[REQUEST]: Transcribe the listing word for word.

[RECORD LIST]:

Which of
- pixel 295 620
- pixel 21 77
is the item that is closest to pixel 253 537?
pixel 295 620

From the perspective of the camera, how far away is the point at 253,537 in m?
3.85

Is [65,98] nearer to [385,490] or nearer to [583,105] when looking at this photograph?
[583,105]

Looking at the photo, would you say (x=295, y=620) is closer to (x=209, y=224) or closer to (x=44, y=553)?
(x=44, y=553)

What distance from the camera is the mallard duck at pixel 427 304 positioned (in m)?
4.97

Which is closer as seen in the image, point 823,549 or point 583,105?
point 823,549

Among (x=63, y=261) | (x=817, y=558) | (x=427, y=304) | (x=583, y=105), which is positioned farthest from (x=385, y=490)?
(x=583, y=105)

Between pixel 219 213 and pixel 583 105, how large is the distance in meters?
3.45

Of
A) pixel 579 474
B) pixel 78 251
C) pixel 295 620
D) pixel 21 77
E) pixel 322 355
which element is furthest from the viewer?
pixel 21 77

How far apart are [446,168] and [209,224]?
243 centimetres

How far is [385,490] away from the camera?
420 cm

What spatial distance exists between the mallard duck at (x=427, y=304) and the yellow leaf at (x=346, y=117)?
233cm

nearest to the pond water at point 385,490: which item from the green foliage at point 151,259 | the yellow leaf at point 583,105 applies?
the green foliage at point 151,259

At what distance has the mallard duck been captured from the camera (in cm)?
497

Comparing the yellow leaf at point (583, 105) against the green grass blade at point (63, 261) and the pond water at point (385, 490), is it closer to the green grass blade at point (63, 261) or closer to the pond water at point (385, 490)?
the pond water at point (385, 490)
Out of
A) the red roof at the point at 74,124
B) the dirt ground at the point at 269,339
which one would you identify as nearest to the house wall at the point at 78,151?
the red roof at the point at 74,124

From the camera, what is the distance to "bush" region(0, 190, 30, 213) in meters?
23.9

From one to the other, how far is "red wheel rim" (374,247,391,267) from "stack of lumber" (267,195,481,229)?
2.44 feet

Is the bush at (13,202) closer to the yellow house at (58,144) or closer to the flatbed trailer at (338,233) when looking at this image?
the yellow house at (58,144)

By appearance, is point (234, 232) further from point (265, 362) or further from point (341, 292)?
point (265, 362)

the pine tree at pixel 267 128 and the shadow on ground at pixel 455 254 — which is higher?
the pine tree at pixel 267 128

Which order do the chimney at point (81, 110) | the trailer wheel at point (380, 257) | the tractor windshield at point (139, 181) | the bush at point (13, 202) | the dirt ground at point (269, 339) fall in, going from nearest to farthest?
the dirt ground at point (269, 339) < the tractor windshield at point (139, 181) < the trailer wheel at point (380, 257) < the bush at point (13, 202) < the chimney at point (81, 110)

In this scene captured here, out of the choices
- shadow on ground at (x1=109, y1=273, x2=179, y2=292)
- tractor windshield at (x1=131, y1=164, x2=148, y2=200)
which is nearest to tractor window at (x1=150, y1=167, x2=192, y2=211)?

[SOLUTION]:
Which of
- pixel 295 620
- pixel 21 77
is the item that is closest to pixel 253 537?
pixel 295 620

From the perspective of the camera, how far away is the point at 253,537 in m?
3.85

Is [65,98] nearer to [385,490] or nearer to [583,105] when looking at this photograph?
[583,105]

Looking at the photo, would you say (x=295, y=620) is closer to (x=209, y=224) or closer to (x=44, y=553)?
(x=44, y=553)

What distance from the camera is the mallard duck at pixel 427 304 positioned (in m)?
4.97

Which is closer as seen in the image, point 823,549 or point 583,105?
point 823,549

Among (x=63, y=261) | (x=817, y=558) | (x=427, y=304) | (x=583, y=105), which is positioned farthest from (x=385, y=490)?
(x=583, y=105)

Between pixel 219 213 and pixel 583 105, how large is the distance in meters?
3.45

Of
A) pixel 579 474
B) pixel 78 251
C) pixel 295 620
D) pixel 21 77
E) pixel 322 355
which element is furthest from the viewer?
pixel 21 77

How far apart are [446,168] and [209,224]?
243 centimetres

How far is [385,490] away from the camera?
420 cm

What spatial distance exists between the mallard duck at (x=427, y=304) and the yellow leaf at (x=346, y=117)?
233cm

nearest to the pond water at point 385,490: which item from the green foliage at point 151,259 | the yellow leaf at point 583,105 applies?
the green foliage at point 151,259

At what distance has the mallard duck been captured from the camera (in cm)?
497

Comparing the yellow leaf at point (583, 105) against the green grass blade at point (63, 261) and the pond water at point (385, 490), is it closer to the green grass blade at point (63, 261) or closer to the pond water at point (385, 490)?
the pond water at point (385, 490)
Out of
A) the red roof at the point at 74,124
B) the dirt ground at the point at 269,339
which one would you identify as nearest to the house wall at the point at 78,151?
the red roof at the point at 74,124

From the camera, what is the distance to "bush" region(0, 190, 30, 213) in meters?
23.9

From one to the other, how far is "red wheel rim" (374,247,391,267) from "stack of lumber" (267,195,481,229)?
2.44 feet

Is the bush at (13,202) closer to the yellow house at (58,144) or closer to the flatbed trailer at (338,233) when looking at this image?
the yellow house at (58,144)

By appearance, is point (234, 232) further from point (265, 362) or further from point (341, 292)?
point (265, 362)

the pine tree at pixel 267 128 and the shadow on ground at pixel 455 254 — which is higher?
the pine tree at pixel 267 128

Which order do the chimney at point (81, 110) | the trailer wheel at point (380, 257) | the tractor windshield at point (139, 181) | the bush at point (13, 202) | the dirt ground at point (269, 339) fall in, going from nearest to farthest?
the dirt ground at point (269, 339) < the tractor windshield at point (139, 181) < the trailer wheel at point (380, 257) < the bush at point (13, 202) < the chimney at point (81, 110)

In this scene captured here, out of the choices
- shadow on ground at (x1=109, y1=273, x2=179, y2=292)
- tractor windshield at (x1=131, y1=164, x2=148, y2=200)
which is nearest to tractor window at (x1=150, y1=167, x2=192, y2=211)?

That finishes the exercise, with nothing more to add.